WHAT THE TASK REQUIRES »
Render the text lines of the data below as a JSON list of strings, one string per line and no entries for blank lines. Leave the pictures out of the answer.

RECORDS FOR PROCESSING »
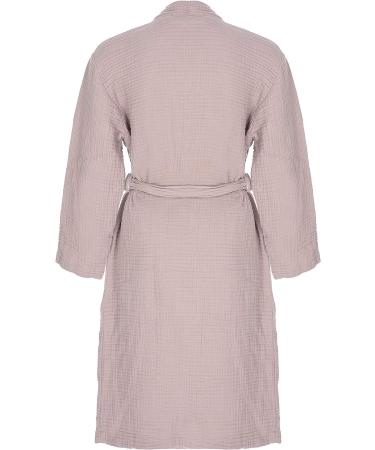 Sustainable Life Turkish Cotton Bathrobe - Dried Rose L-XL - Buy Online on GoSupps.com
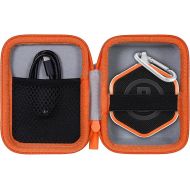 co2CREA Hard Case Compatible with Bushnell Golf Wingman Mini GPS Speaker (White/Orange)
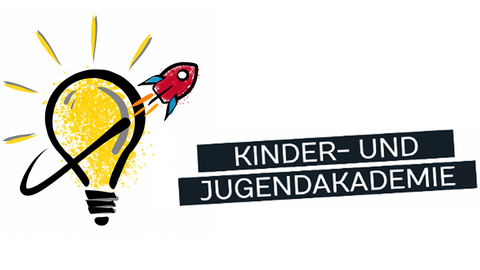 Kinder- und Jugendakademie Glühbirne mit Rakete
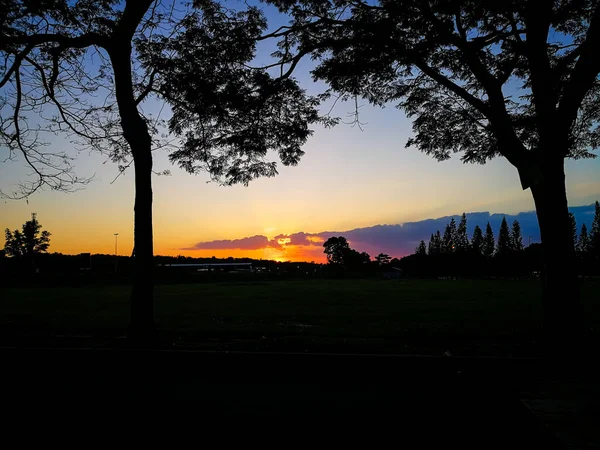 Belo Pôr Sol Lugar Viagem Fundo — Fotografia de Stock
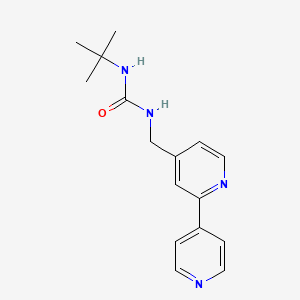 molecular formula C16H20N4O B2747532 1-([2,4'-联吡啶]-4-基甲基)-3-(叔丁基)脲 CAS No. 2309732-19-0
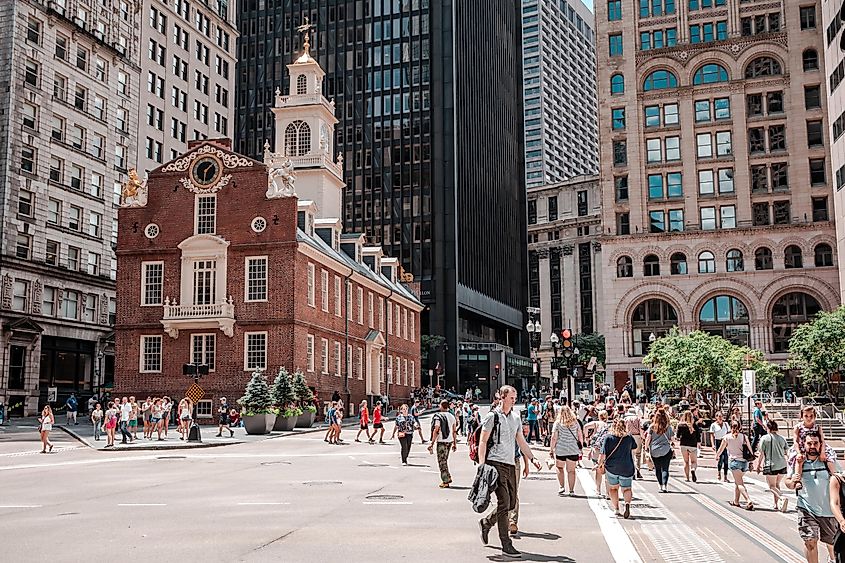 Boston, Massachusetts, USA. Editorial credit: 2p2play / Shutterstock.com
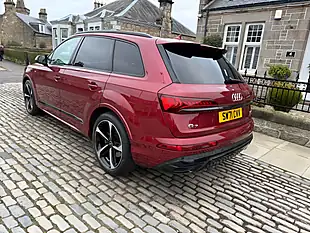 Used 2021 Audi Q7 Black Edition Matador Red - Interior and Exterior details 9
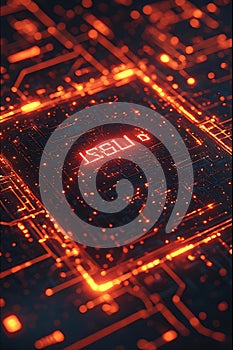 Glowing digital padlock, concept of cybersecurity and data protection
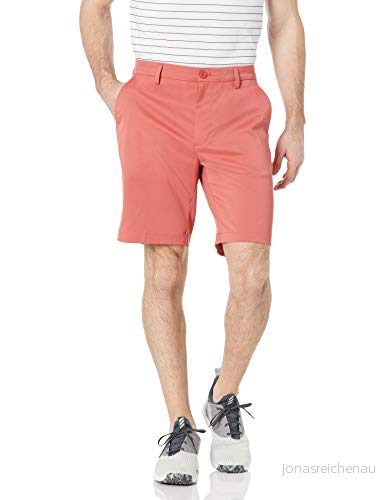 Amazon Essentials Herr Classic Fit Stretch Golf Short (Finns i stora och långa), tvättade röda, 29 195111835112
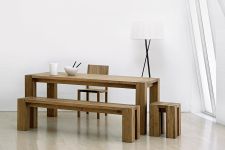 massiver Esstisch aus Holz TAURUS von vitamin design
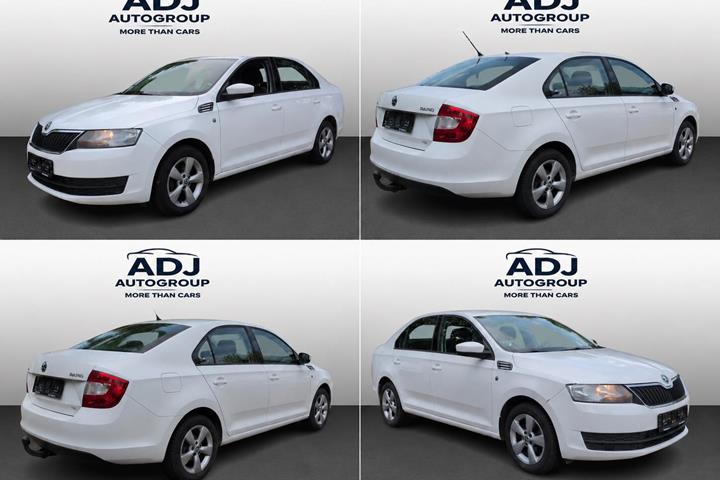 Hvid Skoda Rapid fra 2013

RESULT »
[
  " Sustainable Life Turkish Cotton Bathrobe - Dried Rose L-XL - Buy Online on GoSupps.com",
  " co2CREA Hard Case Compatible with Bushnell Golf Wingman Mini GPS Speaker (White/Orange)",
  " Kinder- und Jugendakademie Glühbirne mit Rakete",
  " Belo Pôr Sol Lugar Viagem Fundo — Fotografia de Stock",
  " molecular formula C16H20N4O B2747532 1-([2,4'-联吡啶]-4-基甲基)-3-(叔丁基)脲 CAS No. 2309732-19-0",
  " Boston, Massachusetts, USA. Editorial credit: 2p2play / Shutterstock.com",
  " Used 2021 Audi Q7 Black Edition Matador Red - Interior and Exterior details 9",
  " Glowing digital padlock, concept of cybersecurity and data protection",
  " Amazon Essentials Herr Classic Fit Stretch Golf Short (Finns i stora och långa), tvättade röda, 29 195111835112",
  " massiver Esstisch aus Holz TAURUS von vitamin design",
  " Hvid Skoda Rapid fra 2013"
]